Commercial real estate lending problems are coming to the fore, possibly creating a one-two punch to banks on the heels of the tremendous losses in residential real estate. Many banks are finding themselves challenged by CRE lending, and others are looking for ways to effectively handle problem assets and troubled debt.
In the Winter 2009 issue of Central Banker, we present four connected articles written by St. Louis Fed experts relating to CRE lending problems and methods for treating troubled assets. In the audio link, Julie Stackhouse, senior vice president and managing officer of the St.
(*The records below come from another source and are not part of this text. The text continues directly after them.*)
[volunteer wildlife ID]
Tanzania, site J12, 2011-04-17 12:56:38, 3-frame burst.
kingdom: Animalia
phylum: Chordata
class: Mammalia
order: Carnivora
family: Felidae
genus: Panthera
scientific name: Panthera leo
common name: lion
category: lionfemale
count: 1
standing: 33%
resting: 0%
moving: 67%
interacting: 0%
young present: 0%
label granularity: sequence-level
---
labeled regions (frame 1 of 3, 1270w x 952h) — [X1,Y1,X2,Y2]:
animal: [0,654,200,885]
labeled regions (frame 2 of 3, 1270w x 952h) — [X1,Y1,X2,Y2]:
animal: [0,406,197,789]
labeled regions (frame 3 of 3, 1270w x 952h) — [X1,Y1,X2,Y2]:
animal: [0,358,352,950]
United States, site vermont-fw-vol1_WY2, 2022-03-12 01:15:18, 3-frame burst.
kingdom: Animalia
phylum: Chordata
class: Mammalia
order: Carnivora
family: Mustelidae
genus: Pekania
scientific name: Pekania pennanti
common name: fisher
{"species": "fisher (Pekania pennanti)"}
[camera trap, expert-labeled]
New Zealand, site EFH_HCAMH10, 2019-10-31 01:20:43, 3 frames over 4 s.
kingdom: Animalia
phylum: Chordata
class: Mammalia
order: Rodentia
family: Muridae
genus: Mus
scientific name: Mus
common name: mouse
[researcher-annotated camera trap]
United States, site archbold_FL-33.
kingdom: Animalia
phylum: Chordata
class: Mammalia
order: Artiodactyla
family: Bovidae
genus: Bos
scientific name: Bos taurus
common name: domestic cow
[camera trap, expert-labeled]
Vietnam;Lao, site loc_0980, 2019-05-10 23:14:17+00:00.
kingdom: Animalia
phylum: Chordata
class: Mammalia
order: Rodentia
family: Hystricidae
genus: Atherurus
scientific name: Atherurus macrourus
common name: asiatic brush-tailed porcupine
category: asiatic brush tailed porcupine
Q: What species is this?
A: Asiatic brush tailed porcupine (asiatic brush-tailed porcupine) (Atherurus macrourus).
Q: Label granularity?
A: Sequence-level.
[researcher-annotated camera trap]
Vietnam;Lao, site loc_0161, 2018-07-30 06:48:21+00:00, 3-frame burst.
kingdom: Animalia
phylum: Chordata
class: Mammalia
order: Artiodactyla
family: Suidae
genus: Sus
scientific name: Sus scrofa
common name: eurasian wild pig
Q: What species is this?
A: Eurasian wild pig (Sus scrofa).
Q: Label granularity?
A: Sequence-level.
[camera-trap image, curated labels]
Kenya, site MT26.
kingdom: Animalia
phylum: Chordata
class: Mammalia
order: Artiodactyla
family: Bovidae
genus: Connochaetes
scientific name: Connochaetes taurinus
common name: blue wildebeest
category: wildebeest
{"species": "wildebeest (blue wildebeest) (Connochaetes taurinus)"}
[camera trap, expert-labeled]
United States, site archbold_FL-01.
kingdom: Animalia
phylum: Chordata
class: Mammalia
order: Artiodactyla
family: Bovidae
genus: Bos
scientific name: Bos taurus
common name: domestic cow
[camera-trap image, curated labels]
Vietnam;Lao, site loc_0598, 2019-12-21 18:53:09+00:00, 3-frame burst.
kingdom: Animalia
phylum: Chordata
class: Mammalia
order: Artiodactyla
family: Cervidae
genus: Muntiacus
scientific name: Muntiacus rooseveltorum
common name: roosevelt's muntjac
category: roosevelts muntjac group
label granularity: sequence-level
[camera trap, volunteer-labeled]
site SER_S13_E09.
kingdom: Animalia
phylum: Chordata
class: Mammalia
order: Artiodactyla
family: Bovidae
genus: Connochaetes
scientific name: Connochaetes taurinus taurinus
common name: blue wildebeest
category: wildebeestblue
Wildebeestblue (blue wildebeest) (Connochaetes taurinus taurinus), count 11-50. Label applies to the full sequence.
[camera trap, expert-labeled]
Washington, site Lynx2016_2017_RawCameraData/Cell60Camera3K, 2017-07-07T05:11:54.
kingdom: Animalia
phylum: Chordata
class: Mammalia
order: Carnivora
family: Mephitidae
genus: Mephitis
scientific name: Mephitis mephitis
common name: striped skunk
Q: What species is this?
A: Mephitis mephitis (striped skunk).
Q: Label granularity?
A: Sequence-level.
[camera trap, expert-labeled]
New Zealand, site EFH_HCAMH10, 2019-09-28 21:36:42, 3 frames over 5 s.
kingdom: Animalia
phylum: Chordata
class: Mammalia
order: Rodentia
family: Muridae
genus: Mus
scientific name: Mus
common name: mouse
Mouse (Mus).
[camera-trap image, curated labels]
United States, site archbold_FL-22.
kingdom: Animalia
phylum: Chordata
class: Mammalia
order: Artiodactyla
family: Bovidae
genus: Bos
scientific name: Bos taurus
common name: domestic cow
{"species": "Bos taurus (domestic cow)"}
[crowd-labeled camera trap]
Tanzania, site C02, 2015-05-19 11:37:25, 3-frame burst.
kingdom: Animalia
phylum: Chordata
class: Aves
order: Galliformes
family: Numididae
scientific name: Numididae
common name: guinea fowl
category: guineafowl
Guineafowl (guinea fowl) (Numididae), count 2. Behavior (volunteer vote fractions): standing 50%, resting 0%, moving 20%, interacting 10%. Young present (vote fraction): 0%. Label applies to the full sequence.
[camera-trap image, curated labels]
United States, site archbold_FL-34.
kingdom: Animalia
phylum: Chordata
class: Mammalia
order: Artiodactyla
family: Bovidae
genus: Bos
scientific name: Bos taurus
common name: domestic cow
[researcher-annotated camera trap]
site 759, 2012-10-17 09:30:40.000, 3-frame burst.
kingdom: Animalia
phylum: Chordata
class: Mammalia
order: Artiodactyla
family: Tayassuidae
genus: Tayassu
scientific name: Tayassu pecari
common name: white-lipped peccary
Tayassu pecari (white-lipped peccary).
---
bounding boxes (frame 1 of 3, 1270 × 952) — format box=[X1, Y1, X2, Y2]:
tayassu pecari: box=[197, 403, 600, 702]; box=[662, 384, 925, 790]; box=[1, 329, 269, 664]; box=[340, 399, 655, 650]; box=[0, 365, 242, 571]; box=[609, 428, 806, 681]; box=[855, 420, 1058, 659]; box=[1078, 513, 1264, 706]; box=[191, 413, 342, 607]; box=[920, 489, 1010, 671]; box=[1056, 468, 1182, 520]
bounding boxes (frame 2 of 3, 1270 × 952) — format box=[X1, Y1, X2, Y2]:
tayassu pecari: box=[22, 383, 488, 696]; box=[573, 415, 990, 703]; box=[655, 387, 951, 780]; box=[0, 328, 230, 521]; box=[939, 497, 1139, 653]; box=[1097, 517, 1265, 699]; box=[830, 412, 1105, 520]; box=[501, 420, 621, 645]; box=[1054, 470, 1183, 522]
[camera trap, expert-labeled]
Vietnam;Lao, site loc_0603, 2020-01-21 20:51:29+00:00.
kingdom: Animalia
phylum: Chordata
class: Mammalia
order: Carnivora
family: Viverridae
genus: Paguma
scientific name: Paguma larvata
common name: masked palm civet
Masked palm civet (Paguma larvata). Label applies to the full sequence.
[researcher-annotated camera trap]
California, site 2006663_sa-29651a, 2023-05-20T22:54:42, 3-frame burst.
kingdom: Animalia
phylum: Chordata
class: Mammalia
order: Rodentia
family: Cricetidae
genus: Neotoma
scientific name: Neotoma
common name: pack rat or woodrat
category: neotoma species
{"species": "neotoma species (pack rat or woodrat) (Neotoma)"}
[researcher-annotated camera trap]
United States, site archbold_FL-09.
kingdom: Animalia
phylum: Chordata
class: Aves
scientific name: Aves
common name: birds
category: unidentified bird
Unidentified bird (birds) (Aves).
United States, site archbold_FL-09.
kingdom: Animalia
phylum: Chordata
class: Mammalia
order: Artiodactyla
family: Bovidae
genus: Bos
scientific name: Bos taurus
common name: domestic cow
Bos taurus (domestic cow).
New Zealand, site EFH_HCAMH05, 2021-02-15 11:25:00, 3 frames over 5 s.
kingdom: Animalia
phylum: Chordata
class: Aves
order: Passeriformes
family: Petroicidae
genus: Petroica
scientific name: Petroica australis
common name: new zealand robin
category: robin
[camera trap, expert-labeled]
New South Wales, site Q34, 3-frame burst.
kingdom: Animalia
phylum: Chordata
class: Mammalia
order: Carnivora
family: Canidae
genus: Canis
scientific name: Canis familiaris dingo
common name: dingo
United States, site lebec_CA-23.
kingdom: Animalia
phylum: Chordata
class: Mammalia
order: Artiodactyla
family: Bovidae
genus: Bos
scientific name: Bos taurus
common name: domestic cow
Louis Fed’s Banking Supervision, Credit and Center for Online Learning Division, introduces the series.
First, economist Michelle Neely examines challenges in CRE lending for Eighth District banks and runs the numbers to project when commercial and industrial vacancy rates will finally peak in several District metro areas.
Next, senior examiner Sam Ciluffo and supervisory examiner Carl White in the Banking Supervision and Regulation division discuss how banks can get back to the basics on CRE lending. Doing so can help provide a proactive risk management strategy that is critical to managing CRE credits.
Next, Jim Warren, supervisory examiner for safety and soundness, explores the criteria that make a financial institution’s debt restructuring no longer a simple refinancing but a troubled debt restructuring, and what banks can possibly do about it.
Finally, Tim Bosch, vice present over safety and soundness examinations, and Pat Pahl, senior coordinator for new member banks, detail how banks can legally transfer troubled assets to bank holding companies under the Federal Reserve Board of Governors’ Regulation Y, thereby lessening the negative impact on a bank’s portfolio.